Self-effacing attributions of Japanese effects of public in-group and out-group versus private

by Angela E. L. Buntain

Institution: Central Queensland University
Year: 0
Keywords: Japanese Social life and customs.; Japanese Psychology.; TBA.; TBA.; TBA.; Thesis; Book. e-thesis
Record ID: 1058832
Full text PDF: http://hdl.cqu.edu.au/10018/930091


Japanese students' self-effacing attributions in response to perceived success and failure on problem solving tasks in either private settings, or public settings in the presence of an in-group (Japanese peer) or out-group (Australian student) member, were examined. Self-attributions of sixty Japanese university students were measured in relation to ability, effort, luck and task difficulty prior to the tasks and then after each task. The groups did not differ on these measures prior to the tasks.
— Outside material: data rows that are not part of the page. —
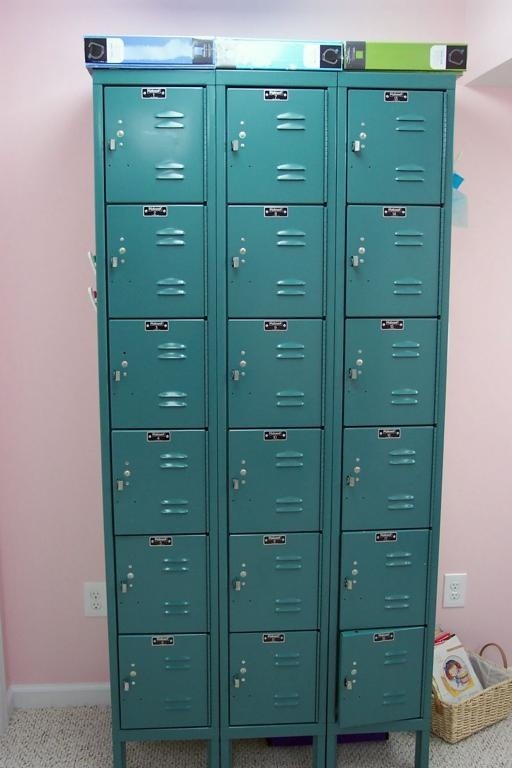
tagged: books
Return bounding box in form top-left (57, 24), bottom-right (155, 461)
top-left (431, 626), bottom-right (484, 705)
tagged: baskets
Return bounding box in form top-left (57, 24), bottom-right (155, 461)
top-left (432, 642), bottom-right (511, 744)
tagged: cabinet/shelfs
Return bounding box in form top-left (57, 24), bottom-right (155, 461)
top-left (86, 66), bottom-right (458, 768)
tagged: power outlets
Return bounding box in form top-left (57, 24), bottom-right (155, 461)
top-left (444, 575), bottom-right (468, 608)
top-left (86, 582), bottom-right (109, 619)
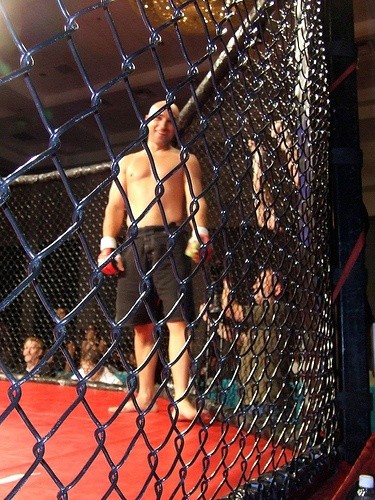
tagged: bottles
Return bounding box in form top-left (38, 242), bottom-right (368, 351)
top-left (354, 475), bottom-right (375, 500)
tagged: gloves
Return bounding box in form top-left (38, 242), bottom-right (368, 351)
top-left (97, 236), bottom-right (124, 275)
top-left (186, 225), bottom-right (213, 263)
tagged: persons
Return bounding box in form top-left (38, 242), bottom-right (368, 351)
top-left (20, 119), bottom-right (314, 429)
top-left (96, 101), bottom-right (213, 422)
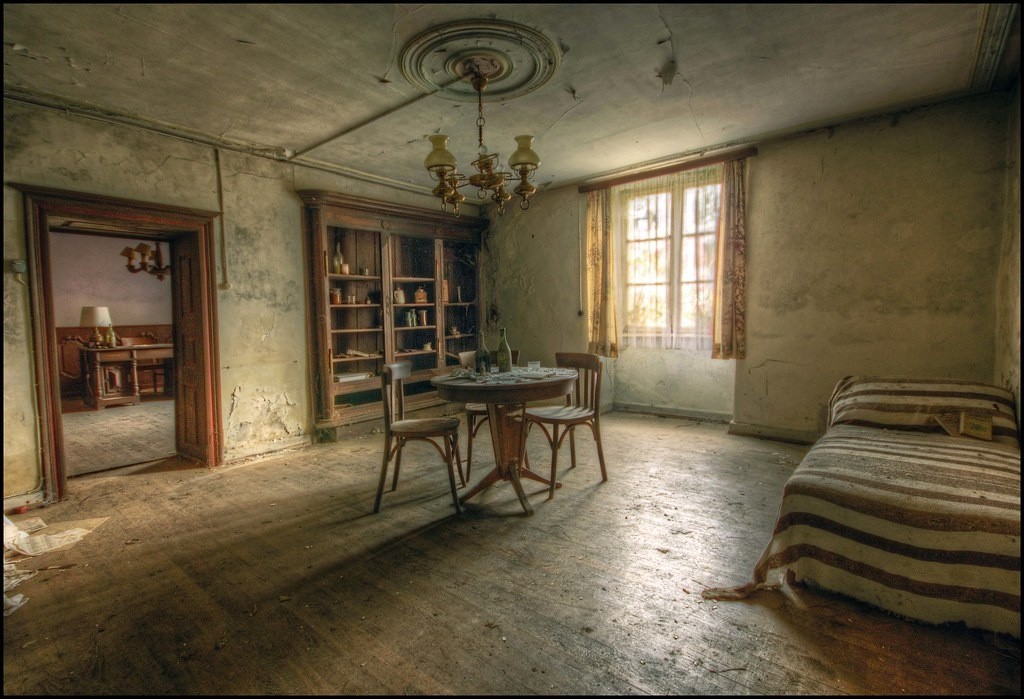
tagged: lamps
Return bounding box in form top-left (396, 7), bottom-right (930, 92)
top-left (120, 240), bottom-right (170, 281)
top-left (79, 305), bottom-right (112, 349)
top-left (424, 72), bottom-right (541, 218)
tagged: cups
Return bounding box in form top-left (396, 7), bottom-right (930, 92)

As predicted, in-group participants were more self-effacing about their ability than participants who performed the tasks in private. However, out-group participants were less self-effacing about their ability than in-group participants. Group differences in attributions for task difficulty were also demonstrated. Furthermore, all three groups attributed task success to good luck and task failure to bad luck. It was suggested that the out-group participants' high self-attributions on ability, when in the presence of an Australian partner, might represent a response to perceived situational demands and expectations of working with westernised, individualistic oriented partners. The findings have implications for understanding the complexity of selfattribution biases in collectivistic cultures and the interactions between Japanese and Western participants in cross-cultural problem-solving and decision-making settings.